I've seen total royalties amount to as much as 10% at one station in
the past (KWUN Concord), which caused the owner no end of
hair-tearing.  This was some years ago, so things may have been
adjusted or I was looking a peculiar situation.

> Things that would probably be more at all but the biggest stations:
> utilities, rent, agency commissions, sales expenses other than commisssions,
> ratings services, insurance (including liability or self-insurance limits),
> promotion, advertising, etc.

Yeah, I guess I'm a bit rash.  Let's say in the top 5?  

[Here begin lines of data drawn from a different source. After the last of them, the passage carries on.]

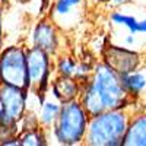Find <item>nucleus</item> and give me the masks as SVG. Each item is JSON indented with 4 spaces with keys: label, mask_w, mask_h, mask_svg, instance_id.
I'll use <instances>...</instances> for the list:
<instances>
[{
    "label": "nucleus",
    "mask_w": 146,
    "mask_h": 146,
    "mask_svg": "<svg viewBox=\"0 0 146 146\" xmlns=\"http://www.w3.org/2000/svg\"><path fill=\"white\" fill-rule=\"evenodd\" d=\"M133 98L126 91L121 76L105 63L96 64L92 75L82 82L79 102L89 117L108 110H120ZM135 100V98H133Z\"/></svg>",
    "instance_id": "f257e3e1"
},
{
    "label": "nucleus",
    "mask_w": 146,
    "mask_h": 146,
    "mask_svg": "<svg viewBox=\"0 0 146 146\" xmlns=\"http://www.w3.org/2000/svg\"><path fill=\"white\" fill-rule=\"evenodd\" d=\"M129 115L120 110H108L89 117L85 143L95 146H118L123 145L129 129Z\"/></svg>",
    "instance_id": "f03ea898"
},
{
    "label": "nucleus",
    "mask_w": 146,
    "mask_h": 146,
    "mask_svg": "<svg viewBox=\"0 0 146 146\" xmlns=\"http://www.w3.org/2000/svg\"><path fill=\"white\" fill-rule=\"evenodd\" d=\"M89 121V114L79 101L63 102L53 124V133L58 143L62 145H76L85 139Z\"/></svg>",
    "instance_id": "7ed1b4c3"
},
{
    "label": "nucleus",
    "mask_w": 146,
    "mask_h": 146,
    "mask_svg": "<svg viewBox=\"0 0 146 146\" xmlns=\"http://www.w3.org/2000/svg\"><path fill=\"white\" fill-rule=\"evenodd\" d=\"M0 78L3 83L29 91L27 50L19 45H12L0 51Z\"/></svg>",
    "instance_id": "20e7f679"
},
{
    "label": "nucleus",
    "mask_w": 146,
    "mask_h": 146,
    "mask_svg": "<svg viewBox=\"0 0 146 146\" xmlns=\"http://www.w3.org/2000/svg\"><path fill=\"white\" fill-rule=\"evenodd\" d=\"M28 62V76H29V91L41 95L45 92L50 78V54L38 47L27 50Z\"/></svg>",
    "instance_id": "39448f33"
},
{
    "label": "nucleus",
    "mask_w": 146,
    "mask_h": 146,
    "mask_svg": "<svg viewBox=\"0 0 146 146\" xmlns=\"http://www.w3.org/2000/svg\"><path fill=\"white\" fill-rule=\"evenodd\" d=\"M28 92L29 91L13 86V85L3 82L0 83V104L5 113L16 123L25 117Z\"/></svg>",
    "instance_id": "423d86ee"
},
{
    "label": "nucleus",
    "mask_w": 146,
    "mask_h": 146,
    "mask_svg": "<svg viewBox=\"0 0 146 146\" xmlns=\"http://www.w3.org/2000/svg\"><path fill=\"white\" fill-rule=\"evenodd\" d=\"M102 56L104 63L115 70L118 75H126V73L139 69V54L130 51L129 48H123L118 45H107L102 51Z\"/></svg>",
    "instance_id": "0eeeda50"
},
{
    "label": "nucleus",
    "mask_w": 146,
    "mask_h": 146,
    "mask_svg": "<svg viewBox=\"0 0 146 146\" xmlns=\"http://www.w3.org/2000/svg\"><path fill=\"white\" fill-rule=\"evenodd\" d=\"M34 45L47 51L48 54H53L57 51L58 47V34H57V25L51 22L42 21L34 29Z\"/></svg>",
    "instance_id": "6e6552de"
},
{
    "label": "nucleus",
    "mask_w": 146,
    "mask_h": 146,
    "mask_svg": "<svg viewBox=\"0 0 146 146\" xmlns=\"http://www.w3.org/2000/svg\"><path fill=\"white\" fill-rule=\"evenodd\" d=\"M83 0H56L53 6V21L56 25L75 23L79 18Z\"/></svg>",
    "instance_id": "1a4fd4ad"
},
{
    "label": "nucleus",
    "mask_w": 146,
    "mask_h": 146,
    "mask_svg": "<svg viewBox=\"0 0 146 146\" xmlns=\"http://www.w3.org/2000/svg\"><path fill=\"white\" fill-rule=\"evenodd\" d=\"M80 89H82V82H79L76 78H72V76L60 75L53 83V94L62 102L75 101L76 98H79Z\"/></svg>",
    "instance_id": "9d476101"
},
{
    "label": "nucleus",
    "mask_w": 146,
    "mask_h": 146,
    "mask_svg": "<svg viewBox=\"0 0 146 146\" xmlns=\"http://www.w3.org/2000/svg\"><path fill=\"white\" fill-rule=\"evenodd\" d=\"M126 146H146V114L135 117L126 131L123 140Z\"/></svg>",
    "instance_id": "9b49d317"
},
{
    "label": "nucleus",
    "mask_w": 146,
    "mask_h": 146,
    "mask_svg": "<svg viewBox=\"0 0 146 146\" xmlns=\"http://www.w3.org/2000/svg\"><path fill=\"white\" fill-rule=\"evenodd\" d=\"M111 22L114 25L123 27L126 28L130 34H143L146 35V18L143 19H137L136 16L129 15V13H123V12H113L110 16Z\"/></svg>",
    "instance_id": "f8f14e48"
},
{
    "label": "nucleus",
    "mask_w": 146,
    "mask_h": 146,
    "mask_svg": "<svg viewBox=\"0 0 146 146\" xmlns=\"http://www.w3.org/2000/svg\"><path fill=\"white\" fill-rule=\"evenodd\" d=\"M121 80L126 91L130 94V96L136 98L140 94H143V91L146 89V72L145 70H133L126 75H120Z\"/></svg>",
    "instance_id": "ddd939ff"
},
{
    "label": "nucleus",
    "mask_w": 146,
    "mask_h": 146,
    "mask_svg": "<svg viewBox=\"0 0 146 146\" xmlns=\"http://www.w3.org/2000/svg\"><path fill=\"white\" fill-rule=\"evenodd\" d=\"M62 110V105L54 101H45L41 105V111H40V124L44 127L53 126L56 118L58 117V113Z\"/></svg>",
    "instance_id": "4468645a"
},
{
    "label": "nucleus",
    "mask_w": 146,
    "mask_h": 146,
    "mask_svg": "<svg viewBox=\"0 0 146 146\" xmlns=\"http://www.w3.org/2000/svg\"><path fill=\"white\" fill-rule=\"evenodd\" d=\"M21 145H31V146H40L45 145L44 136L41 133V129H31V130H23V135L19 136Z\"/></svg>",
    "instance_id": "2eb2a0df"
},
{
    "label": "nucleus",
    "mask_w": 146,
    "mask_h": 146,
    "mask_svg": "<svg viewBox=\"0 0 146 146\" xmlns=\"http://www.w3.org/2000/svg\"><path fill=\"white\" fill-rule=\"evenodd\" d=\"M76 67H78V62H75V60H73L72 57H69V56L60 57L58 63H57L58 75H62V76H72V78H75Z\"/></svg>",
    "instance_id": "dca6fc26"
},
{
    "label": "nucleus",
    "mask_w": 146,
    "mask_h": 146,
    "mask_svg": "<svg viewBox=\"0 0 146 146\" xmlns=\"http://www.w3.org/2000/svg\"><path fill=\"white\" fill-rule=\"evenodd\" d=\"M130 0H110V3H111L113 6H123L126 3H129Z\"/></svg>",
    "instance_id": "f3484780"
},
{
    "label": "nucleus",
    "mask_w": 146,
    "mask_h": 146,
    "mask_svg": "<svg viewBox=\"0 0 146 146\" xmlns=\"http://www.w3.org/2000/svg\"><path fill=\"white\" fill-rule=\"evenodd\" d=\"M0 42H2V21H0Z\"/></svg>",
    "instance_id": "a211bd4d"
},
{
    "label": "nucleus",
    "mask_w": 146,
    "mask_h": 146,
    "mask_svg": "<svg viewBox=\"0 0 146 146\" xmlns=\"http://www.w3.org/2000/svg\"><path fill=\"white\" fill-rule=\"evenodd\" d=\"M0 83H2V78H0Z\"/></svg>",
    "instance_id": "6ab92c4d"
},
{
    "label": "nucleus",
    "mask_w": 146,
    "mask_h": 146,
    "mask_svg": "<svg viewBox=\"0 0 146 146\" xmlns=\"http://www.w3.org/2000/svg\"><path fill=\"white\" fill-rule=\"evenodd\" d=\"M104 2H107V0H104Z\"/></svg>",
    "instance_id": "aec40b11"
}]
</instances>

> Wrong. Talk staitons usually have a licence that covers incidental use of
> music, both in commercials and in bumpers or even in interviews. The length
> of the sample is not relevant.

The station I worked at at the time, KKEY Portland, did not pay any
music license fees at all.  For the local spots they used an old
royalty-free production music library (CRC or Tanner maybe?).  This
was where I got the 60 seconds or less concept.  They literally carted
the theme music at :50 or :55 (I forget) and told me it was to get
around license fees.

I have no doubt that larger stations such as KGO get blanket licenses
covering all this stuff.  But the smaller guys?  I have a feeling such
things exist today.

> These forms are done as a dump of computer music scheduling logs now for
> music stations, and I have never seen a talk station itemize (although I
> guess they should). They just have the limited license.

Well yes, it's all dumped today, but I know that they did make the
differentiation between songs used as themes and other songs.  I don't
know why they would change that, since using a song as a theme would
skew its play significantly, making the license logs an invalid
sampling of the whole of the industry.